What the SIG!?

Everything ECMO 042: SIG alarm

Author: Dr Jeremy Smith, Dr Brooke Riley
Reviewer: A/Prof Chris Nickson

A 45-year-old man with severe COVID pneumonia is on veno-venous (VV) extracorporeal membrane oxygenation (ECMO) support for his respiratory failure. You are called to the bed space due to an ECMO alarm and note that the blood flow is no longer consistently displayed on the Rotaflow console screen.

Instead, you see this:

Figure 1. Rotoflow console during an alarm.

Q1. What alarm is this and what does it mean?

SIG alarm.

A SIG alarm signifies a loss of flow signal on the Rotaflow console.  This is usually due to inadequate coupling gel/cream between the ultrasonic flow sensor and the pump head.

There will be a flashing “SIG!” in place of the blood flow reading, alternating with a number or with ‘—-’. Some consoles may not show “SIG!” or a number and simply show “—-” during a SIG alarm.

Figure 2. SIG alarm on Rotoflow console.

Q2. When might this alarm occur?

A SIG alarm can occur at any time, however more likely to occur the longer the circuit has been in use as the ultrasonic coupling gel/cream can disintegrate over time.

Q2. Which consoles can this alarm occur on?

This alarm only occurs on the Rotaflow (PLS) pump.

It cannot occur on the Cardiohelp (HLS) pump.

Q3. How does this alarm affect how the console runs?

In most circumstances it won’t affect how the console runs.

Blood will still pump through the ECMO circuit and the oxygenator will still work. However, the blood flow will not be displayed accurately.

Q4. What is important to check when this alarm occurs?

Priorities during a SIG alarm are:

  • check the pump is still running (if not use emergency drive unit, aka hand-crank)
  • check the patient is still supported by ECMO

Q5. How do we troubleshoot this alarm?

To obtain an accurate blood flow reading, and prevent the SIG alarm from occurring, the ultrasound coupling cream/gel needs to be replaced.
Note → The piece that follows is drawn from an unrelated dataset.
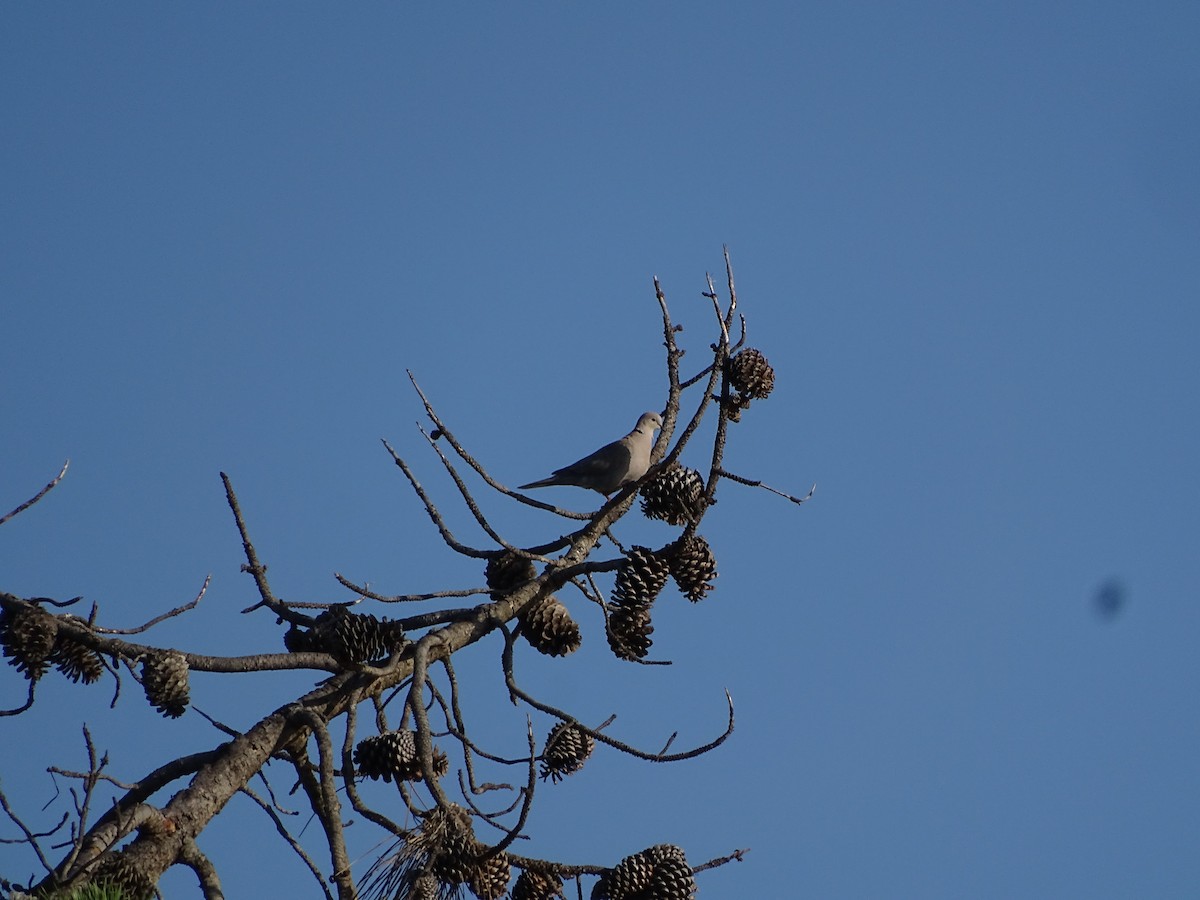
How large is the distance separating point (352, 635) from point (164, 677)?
492mm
The steps to change this are as follows:

  • Preoxygenate patient with 100% O2
  • Talk through plan and ensure appropriate staff are available and aware of procedure (senior medical and nursing staff)
  • Clamp circuit (post oxygenator)
  • Decrease RPM to 0
  • Open ultrasound cover and remove pump head
  • Apply ultrasound coupling cream to ultrasound windows just distal to pump head
  • Re-insert pump head, must be inserted with leading edge placed under pin and cover latched
  • Increase RPM to 1500 and remove clamp
  • Speed then increased gradually until desired flow is achieved

It is useful to have at least a 3 person team so that the procedure is performed rapidly and smoothly: one person on console, one to move pump head, and one to apply gel and clamp.

Q6. What are the potential issues during troubleshooting?

If the pump head is removed while still spinning an error occurs which requires the ECMO machine to be restarted.  If this occurs the pump head should be placed in the emergency hand-crank until the ECMO machine is ready to use. The steps for part 6 would then need to be followed to change it back to the magnetic pump.

The other potential issues depend on the type of support the patient is on.

For VA:

  • The patient may arrest during the change if they are completed supported.  In this circumstance usually there is no requirement for CPR as the patient’s circulation will return on re-initiation of flow from the ECMO circuit.

For VV:

  • Hypoxia is the main concern, which in severe circumstances can lead to bradycardic arrest which will require CPR if occurs.  Often this is only required for a short period until oxygenation is returned via the ECMO circuit.